Как сквозь потрескавшуюся скорлупу виден мокрый комок-птенец, сквозь слова и сбивчивый голос Пенько виднелась новорожденная Паника. По вертикальной морщинке на переносице дяди Васи было заметно, что Паника уже питается липкими извивающимися мыслями.
Я хотел было успокоить его, но он вдруг повернулся лицом куда-то в чащу, отмежевался от сосны и кинулся в бурьян, как ошпаренный, галопом; я сорвался за ним.
Упругие травы били по лицу как плети, и чудилось, что моё лицо вдоль и поперёк исполосовано кровавыми линиями. Пенько вдруг как бы спотыкнулся, но не упал, остановился и снова уставился в чащу. Когда я приблизился, то разглядел, что лицо Пенька было залито слезами, а глаза были распахнуты до натужной широты. По его шее полз лосиный клещ.
Шея разом раздулась, напряглась всеми жилами и бросила в лес протяжное, отчаянное “Ау-у!”. Лес ответил зловещим хохотом, — “У-ху-ху!” — в котором слышался уже не Пеньков, но другой, чужой голос.
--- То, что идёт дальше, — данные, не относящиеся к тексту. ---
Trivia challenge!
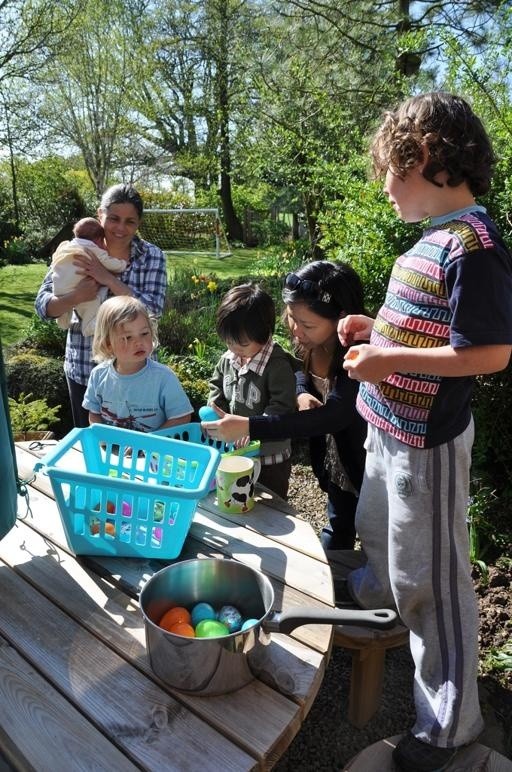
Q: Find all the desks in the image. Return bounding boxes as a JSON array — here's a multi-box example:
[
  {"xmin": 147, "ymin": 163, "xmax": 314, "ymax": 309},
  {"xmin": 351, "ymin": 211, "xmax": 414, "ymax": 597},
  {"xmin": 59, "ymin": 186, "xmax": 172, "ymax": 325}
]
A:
[{"xmin": 0, "ymin": 441, "xmax": 336, "ymax": 772}]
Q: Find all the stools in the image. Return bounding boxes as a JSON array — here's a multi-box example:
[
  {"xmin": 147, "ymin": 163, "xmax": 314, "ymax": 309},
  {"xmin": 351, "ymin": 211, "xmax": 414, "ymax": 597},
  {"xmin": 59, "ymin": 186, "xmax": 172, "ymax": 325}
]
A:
[
  {"xmin": 340, "ymin": 732, "xmax": 511, "ymax": 772},
  {"xmin": 325, "ymin": 549, "xmax": 409, "ymax": 730}
]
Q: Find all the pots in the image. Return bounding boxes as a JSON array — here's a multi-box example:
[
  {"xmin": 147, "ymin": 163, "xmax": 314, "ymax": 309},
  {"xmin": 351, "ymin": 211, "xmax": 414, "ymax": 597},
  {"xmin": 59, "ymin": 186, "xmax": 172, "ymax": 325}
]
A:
[{"xmin": 142, "ymin": 557, "xmax": 396, "ymax": 698}]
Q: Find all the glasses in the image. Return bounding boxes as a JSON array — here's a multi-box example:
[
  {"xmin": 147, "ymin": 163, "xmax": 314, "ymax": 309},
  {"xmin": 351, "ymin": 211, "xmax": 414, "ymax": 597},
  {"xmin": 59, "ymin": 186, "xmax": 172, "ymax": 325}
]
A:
[{"xmin": 283, "ymin": 271, "xmax": 335, "ymax": 306}]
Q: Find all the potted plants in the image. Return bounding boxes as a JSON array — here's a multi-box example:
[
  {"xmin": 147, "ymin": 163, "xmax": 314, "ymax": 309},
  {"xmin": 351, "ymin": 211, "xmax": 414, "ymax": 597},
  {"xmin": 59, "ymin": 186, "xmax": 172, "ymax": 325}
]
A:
[{"xmin": 8, "ymin": 391, "xmax": 62, "ymax": 441}]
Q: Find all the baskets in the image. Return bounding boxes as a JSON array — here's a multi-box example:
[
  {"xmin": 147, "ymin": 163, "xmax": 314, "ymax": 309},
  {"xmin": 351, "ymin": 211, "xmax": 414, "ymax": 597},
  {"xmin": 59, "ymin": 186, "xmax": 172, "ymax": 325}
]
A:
[
  {"xmin": 142, "ymin": 421, "xmax": 262, "ymax": 494},
  {"xmin": 32, "ymin": 423, "xmax": 221, "ymax": 559}
]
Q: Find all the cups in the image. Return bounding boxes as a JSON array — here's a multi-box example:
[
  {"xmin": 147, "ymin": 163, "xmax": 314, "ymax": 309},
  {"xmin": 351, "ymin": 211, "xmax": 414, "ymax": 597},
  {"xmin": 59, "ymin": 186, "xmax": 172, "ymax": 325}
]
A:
[{"xmin": 214, "ymin": 454, "xmax": 263, "ymax": 516}]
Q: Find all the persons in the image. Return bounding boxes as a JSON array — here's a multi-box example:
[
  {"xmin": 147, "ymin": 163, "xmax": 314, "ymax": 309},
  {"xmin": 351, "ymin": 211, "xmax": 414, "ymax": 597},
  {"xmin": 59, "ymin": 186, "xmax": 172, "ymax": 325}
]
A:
[
  {"xmin": 35, "ymin": 183, "xmax": 168, "ymax": 427},
  {"xmin": 335, "ymin": 93, "xmax": 509, "ymax": 770},
  {"xmin": 52, "ymin": 218, "xmax": 127, "ymax": 335},
  {"xmin": 80, "ymin": 296, "xmax": 194, "ymax": 457},
  {"xmin": 205, "ymin": 281, "xmax": 296, "ymax": 501},
  {"xmin": 199, "ymin": 261, "xmax": 376, "ymax": 548}
]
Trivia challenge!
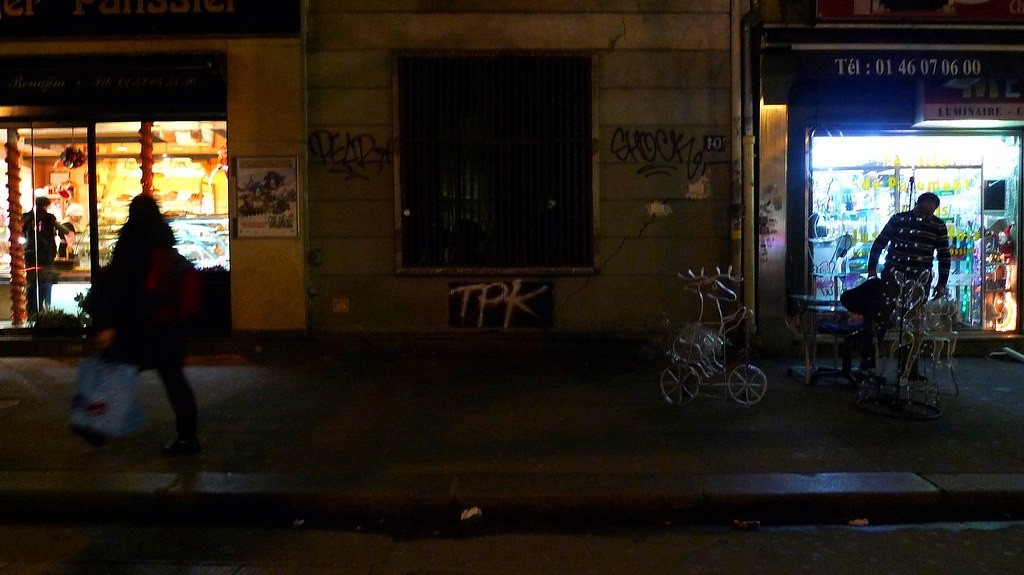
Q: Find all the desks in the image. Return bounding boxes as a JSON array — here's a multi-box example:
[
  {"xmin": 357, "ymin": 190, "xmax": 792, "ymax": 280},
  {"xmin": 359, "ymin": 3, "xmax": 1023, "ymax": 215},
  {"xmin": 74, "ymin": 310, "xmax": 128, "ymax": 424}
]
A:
[{"xmin": 788, "ymin": 293, "xmax": 862, "ymax": 386}]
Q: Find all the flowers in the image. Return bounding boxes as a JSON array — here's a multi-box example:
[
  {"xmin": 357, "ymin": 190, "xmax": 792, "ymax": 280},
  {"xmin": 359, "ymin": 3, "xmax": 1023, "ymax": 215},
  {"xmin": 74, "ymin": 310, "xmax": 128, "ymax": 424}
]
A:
[{"xmin": 59, "ymin": 146, "xmax": 86, "ymax": 170}]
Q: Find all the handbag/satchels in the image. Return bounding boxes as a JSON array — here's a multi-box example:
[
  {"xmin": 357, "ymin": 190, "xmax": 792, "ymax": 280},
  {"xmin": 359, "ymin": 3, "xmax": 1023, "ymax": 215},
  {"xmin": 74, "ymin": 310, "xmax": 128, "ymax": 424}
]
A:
[
  {"xmin": 68, "ymin": 359, "xmax": 144, "ymax": 436},
  {"xmin": 841, "ymin": 273, "xmax": 896, "ymax": 316}
]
Меня разом окунули в ледяную воду и вынули. Пенько гортанно взревел и побежал дальше по заросшей бурьяном тропе. Я бежал следом, то приговаривая, то прикрикивая: “Стой!”
Всё кругом смешалось: красная кожа Пенька, пересечения безымянных тропок, хлёсткие травы, сосны-колонны, палящее солнце…
Заболела голова, ноющей болью, словно мозг стал древесиной, в которую вгрызаются полчища короедов; в лицо ударила горячая краска.
Лес менялся от ложащихся на него теней, как если бы один лес вмиг весь вымер, и на его месте, тоже вмиг, возник новый. Темнота наступила быстро.
Смена декораций совсем сбила с толку. Дядя Вася всхлипывал, но не рыдал, шёл своей хаотической походкой вперёд, в режиме “автопилот”; раздвигал, рвал руками, как жерновами, сорные травы и ветви кустов.
Схлынула дневная жара, оставив мыльный пот по всему телу, и одной проблемой стало меньше. Но она, увы, не была самой главной.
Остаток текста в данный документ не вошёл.